World’s Richest Are Stashing ‘Large Sums’ Of Cash In Vaults As Swiss Bankers Rage Against Negative Rates
Finally, somebody at Davos is talking about something other than the weather…
Davos’s wealthiest denizens have reportedly been laser-focused on the issue of climate change and it’s potential impact on the global economy and markets this year – and the Trump vs. Greta drama has only stoked interest – but apparently at least one of the hundreds of reports combing the town’s ritzy resorts has found a couple of bankers willing to discuss what’s really bothering the industry.
And to our complete lack of surprise, that boogeyman is negative interest rate.
Now that the Fed has finished with its ‘midterm adjustment’, no other central bank in the developed world is going to have the courage to lift rates off the zero bound, particularly as the Continental economy careens toward a recession.
But as the rate compression continues to punish European banks, placing them at a significant disadvantage to their American peers (just look at what’s going on with Deutsche Bank), some of the wealthy customers whom the banks have leaned on to try and make up for their lost revenues are deciding to pull their money and stash it under the mattress instead.
Because at least then they won’t need to pay points on their deposits.
According to CNN, several Swiss private bankers roaming the halls of Davos have said that clients have asked to withdraw large sums of cash so they can store it themselves, in a vault or in some other type of secure facility. The trend is beginning to wear on Switzerland’s reputation as a safe and amenable locale for the world’s wealthy to stash their cash.
“A lot of people [are] thinking about what they should do, and alternatives to this,” said Adriel Jost, head of economics at Wellershoff & Partners, a consultancy based in Zurich.
Davos denizen Norman Villamin, chief investment officer for private banking at Switzerland’s UBP, said a limited number of clients have moved their cash into private storage. Some may have sold their business or a home recently, and “can’t deploy the cash all in one go,” he explained.

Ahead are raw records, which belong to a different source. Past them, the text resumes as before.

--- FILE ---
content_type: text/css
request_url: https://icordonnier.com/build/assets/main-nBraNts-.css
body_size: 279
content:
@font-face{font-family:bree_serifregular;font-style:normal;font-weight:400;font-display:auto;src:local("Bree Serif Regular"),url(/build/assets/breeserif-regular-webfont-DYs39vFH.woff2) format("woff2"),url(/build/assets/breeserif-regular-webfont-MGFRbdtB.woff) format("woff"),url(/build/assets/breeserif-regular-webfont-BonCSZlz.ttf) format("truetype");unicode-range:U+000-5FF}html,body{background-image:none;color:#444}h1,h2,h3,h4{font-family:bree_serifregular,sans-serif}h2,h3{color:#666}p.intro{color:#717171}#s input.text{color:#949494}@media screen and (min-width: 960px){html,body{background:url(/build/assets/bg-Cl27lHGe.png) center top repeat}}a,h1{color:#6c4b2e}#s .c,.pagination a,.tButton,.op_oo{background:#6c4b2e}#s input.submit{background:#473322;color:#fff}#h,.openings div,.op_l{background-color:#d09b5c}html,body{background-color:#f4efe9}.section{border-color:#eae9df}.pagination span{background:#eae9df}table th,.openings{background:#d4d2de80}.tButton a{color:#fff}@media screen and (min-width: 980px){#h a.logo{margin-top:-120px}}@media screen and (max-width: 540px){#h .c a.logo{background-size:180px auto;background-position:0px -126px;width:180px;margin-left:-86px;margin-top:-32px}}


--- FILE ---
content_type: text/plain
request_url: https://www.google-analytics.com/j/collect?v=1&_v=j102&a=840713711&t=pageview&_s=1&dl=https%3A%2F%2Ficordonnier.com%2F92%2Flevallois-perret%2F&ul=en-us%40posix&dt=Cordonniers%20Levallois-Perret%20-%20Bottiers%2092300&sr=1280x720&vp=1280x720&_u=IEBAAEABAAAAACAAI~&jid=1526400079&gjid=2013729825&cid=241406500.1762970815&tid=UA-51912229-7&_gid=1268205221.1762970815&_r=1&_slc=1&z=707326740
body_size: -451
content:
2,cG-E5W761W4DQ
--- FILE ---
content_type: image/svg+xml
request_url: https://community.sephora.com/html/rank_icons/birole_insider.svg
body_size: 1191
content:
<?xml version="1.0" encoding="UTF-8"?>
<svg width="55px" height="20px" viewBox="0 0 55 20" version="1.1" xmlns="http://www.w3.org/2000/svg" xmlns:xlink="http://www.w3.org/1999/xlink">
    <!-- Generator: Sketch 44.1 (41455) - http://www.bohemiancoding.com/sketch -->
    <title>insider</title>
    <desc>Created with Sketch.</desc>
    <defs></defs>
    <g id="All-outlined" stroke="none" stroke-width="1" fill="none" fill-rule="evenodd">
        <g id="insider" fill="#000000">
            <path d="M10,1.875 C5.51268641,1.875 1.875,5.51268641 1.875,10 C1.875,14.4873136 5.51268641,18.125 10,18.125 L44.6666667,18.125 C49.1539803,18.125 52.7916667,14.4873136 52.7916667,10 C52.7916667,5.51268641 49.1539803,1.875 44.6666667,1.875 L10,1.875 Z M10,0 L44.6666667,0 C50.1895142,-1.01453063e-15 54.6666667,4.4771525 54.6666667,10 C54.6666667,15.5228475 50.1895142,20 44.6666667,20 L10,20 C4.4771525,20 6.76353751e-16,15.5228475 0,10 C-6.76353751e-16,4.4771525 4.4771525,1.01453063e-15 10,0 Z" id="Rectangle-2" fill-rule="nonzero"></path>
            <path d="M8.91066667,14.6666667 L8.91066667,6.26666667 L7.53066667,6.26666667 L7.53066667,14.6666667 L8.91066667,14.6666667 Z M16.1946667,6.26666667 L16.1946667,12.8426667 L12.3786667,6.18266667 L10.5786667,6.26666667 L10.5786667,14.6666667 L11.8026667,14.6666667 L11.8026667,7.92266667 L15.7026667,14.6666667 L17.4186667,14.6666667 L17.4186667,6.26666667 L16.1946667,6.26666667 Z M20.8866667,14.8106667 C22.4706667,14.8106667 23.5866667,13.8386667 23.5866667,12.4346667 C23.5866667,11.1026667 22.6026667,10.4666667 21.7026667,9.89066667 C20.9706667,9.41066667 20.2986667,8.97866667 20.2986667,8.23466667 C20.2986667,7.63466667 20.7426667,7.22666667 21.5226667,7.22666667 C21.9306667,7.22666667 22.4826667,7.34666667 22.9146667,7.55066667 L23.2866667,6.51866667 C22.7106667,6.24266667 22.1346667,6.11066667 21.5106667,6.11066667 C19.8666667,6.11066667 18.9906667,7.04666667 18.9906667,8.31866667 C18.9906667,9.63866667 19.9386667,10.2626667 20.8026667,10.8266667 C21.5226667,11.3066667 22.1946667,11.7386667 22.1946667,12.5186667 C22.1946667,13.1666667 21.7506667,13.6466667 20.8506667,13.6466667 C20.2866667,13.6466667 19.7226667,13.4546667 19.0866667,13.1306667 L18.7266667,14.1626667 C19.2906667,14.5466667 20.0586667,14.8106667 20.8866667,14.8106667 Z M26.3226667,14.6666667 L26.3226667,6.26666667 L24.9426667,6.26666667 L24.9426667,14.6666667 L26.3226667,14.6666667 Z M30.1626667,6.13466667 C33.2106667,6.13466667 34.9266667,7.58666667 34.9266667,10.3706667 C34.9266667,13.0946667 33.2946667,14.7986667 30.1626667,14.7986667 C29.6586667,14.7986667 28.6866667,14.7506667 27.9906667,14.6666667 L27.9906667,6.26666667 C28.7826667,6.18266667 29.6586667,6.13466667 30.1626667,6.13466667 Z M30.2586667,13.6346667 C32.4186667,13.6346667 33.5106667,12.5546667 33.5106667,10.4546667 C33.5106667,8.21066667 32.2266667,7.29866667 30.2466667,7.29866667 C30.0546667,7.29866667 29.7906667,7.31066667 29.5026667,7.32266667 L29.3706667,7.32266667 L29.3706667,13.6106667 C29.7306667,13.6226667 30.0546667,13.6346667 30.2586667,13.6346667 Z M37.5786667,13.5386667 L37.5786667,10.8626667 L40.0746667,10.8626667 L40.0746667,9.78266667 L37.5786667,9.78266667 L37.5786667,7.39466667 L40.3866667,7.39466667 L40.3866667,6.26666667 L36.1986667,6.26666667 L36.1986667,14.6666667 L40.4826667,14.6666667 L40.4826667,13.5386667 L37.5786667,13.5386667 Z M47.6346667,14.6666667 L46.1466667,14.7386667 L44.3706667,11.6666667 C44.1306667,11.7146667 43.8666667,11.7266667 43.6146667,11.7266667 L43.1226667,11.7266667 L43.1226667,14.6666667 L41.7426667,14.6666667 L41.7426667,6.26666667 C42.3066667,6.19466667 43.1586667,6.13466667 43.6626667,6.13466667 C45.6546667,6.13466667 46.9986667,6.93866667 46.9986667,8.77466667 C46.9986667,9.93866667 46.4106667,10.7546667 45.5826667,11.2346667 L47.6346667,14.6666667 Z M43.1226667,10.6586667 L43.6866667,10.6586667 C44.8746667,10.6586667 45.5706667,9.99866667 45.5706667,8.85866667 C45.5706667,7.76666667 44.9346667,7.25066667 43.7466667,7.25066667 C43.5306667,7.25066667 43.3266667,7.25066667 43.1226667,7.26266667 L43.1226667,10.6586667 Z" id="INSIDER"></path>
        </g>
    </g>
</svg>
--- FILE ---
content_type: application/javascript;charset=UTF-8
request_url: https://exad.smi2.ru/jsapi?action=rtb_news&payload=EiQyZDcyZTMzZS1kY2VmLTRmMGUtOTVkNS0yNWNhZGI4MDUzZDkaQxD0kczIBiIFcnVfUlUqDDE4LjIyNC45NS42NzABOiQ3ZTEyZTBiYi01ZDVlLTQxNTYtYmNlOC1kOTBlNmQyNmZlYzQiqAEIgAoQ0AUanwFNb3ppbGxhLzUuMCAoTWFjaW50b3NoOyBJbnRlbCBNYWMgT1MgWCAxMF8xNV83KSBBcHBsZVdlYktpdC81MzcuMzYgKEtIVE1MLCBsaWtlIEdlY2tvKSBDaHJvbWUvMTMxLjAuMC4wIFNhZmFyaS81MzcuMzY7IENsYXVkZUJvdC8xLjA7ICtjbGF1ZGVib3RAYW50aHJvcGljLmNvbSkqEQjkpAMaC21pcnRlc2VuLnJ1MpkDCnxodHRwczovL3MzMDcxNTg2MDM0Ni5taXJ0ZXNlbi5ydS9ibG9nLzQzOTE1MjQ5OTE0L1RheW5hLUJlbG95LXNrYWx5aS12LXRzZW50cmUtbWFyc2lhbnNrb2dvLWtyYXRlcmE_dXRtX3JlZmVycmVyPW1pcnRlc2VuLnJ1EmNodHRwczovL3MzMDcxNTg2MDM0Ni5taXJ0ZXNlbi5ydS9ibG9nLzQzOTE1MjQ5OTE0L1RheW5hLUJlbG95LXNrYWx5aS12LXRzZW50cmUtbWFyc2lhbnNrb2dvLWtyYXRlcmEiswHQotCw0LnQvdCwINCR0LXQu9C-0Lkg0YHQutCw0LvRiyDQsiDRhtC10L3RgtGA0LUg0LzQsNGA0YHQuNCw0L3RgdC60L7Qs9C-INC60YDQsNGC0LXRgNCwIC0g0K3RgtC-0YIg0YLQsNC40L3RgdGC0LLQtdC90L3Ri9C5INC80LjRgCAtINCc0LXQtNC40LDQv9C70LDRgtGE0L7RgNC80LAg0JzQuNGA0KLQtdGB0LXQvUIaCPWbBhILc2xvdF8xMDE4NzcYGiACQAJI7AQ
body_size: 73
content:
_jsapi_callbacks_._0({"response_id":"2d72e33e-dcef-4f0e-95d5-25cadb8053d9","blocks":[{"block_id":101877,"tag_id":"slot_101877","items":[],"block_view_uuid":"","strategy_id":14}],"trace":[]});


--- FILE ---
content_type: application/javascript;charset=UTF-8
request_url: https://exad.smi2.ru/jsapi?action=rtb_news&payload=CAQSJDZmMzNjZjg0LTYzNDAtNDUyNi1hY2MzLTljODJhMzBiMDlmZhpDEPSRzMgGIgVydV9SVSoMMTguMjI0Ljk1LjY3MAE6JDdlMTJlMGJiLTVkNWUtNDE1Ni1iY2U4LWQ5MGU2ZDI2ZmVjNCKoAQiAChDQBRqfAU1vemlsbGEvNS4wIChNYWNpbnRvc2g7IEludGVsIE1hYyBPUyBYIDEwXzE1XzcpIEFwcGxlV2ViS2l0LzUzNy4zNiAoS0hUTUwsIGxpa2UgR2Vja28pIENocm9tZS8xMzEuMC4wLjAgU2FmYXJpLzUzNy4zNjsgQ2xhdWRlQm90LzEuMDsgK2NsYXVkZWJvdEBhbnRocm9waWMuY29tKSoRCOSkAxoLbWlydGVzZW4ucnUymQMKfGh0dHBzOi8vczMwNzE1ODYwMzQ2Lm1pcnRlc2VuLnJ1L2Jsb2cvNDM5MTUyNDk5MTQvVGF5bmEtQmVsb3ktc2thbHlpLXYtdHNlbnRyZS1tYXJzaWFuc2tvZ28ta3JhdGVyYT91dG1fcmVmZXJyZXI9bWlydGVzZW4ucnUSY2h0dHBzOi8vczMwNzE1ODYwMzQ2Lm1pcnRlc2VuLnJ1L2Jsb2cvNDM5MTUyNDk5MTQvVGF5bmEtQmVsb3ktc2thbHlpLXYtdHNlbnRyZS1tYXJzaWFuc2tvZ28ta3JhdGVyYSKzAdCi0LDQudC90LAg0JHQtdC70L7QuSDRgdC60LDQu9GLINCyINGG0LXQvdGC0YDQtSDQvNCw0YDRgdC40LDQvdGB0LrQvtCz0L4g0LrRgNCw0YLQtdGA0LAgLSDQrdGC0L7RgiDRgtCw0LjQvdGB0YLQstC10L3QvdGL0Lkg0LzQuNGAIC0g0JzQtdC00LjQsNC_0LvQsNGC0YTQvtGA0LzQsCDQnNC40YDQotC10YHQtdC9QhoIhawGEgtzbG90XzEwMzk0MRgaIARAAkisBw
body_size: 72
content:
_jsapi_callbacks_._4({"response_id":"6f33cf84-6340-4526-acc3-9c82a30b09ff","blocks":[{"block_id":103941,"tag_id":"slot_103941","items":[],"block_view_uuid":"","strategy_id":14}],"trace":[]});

Private banker Rahn+Bodmer also said some clients had asked for at least some of their money back in cash.
“We tell the client, watch out – it’s your money,” said R+B partner Martin Bidermann. Many have chosen to move their money anyway.
According to CNN, Swiss banks generally try to avoid passing costs on to customers like this, and will only charge such outrageous fees when net interest margin no longer exists. For five years, Swiss banks have struggled with some of the steepest negative rates in Europe, a monetary framework designed to keep the Swiss franc from appreciating (remember the explosion of volatility that ensued when the Swiss de-pegged the franc from the euro five years ago?).
But banks are being charged an outrageous rate to store excess reserves at the central bank. The SNB has maintained a policy rate of -0.75% at its December meeting, while signaling that rates will likely remain on hold at least through next year. This has forced many large Swiss banks, including Credit Suisse and UBS, to charge a negative interest rate on some of their largest customer deposits.
Of course, for clients who insist on holding their money in physical cash, devising a storage plan will take some work. Clients will need to figure out the logistics of safely storing the money. It would also be wise to ensure the cash, which will eat into the profit margin of keeping it in a vault instead of a bank.
Interestingly, CNN noted that according to SNB data, the amount of cash in circulation hasn’t climbed in recent years. That could mean one of two things: either this ‘trend piece’ is based on conversations with one or two boastful individuals, or the SNB is being deliberately obfuscating.
Either way, if large cash deposits are flowing out of the banking system, at some point, the franc should depreciate, which in turn might put the SNB in the uncomfortable position of trying to justify for continuing with its negative rates even as the currency sinks.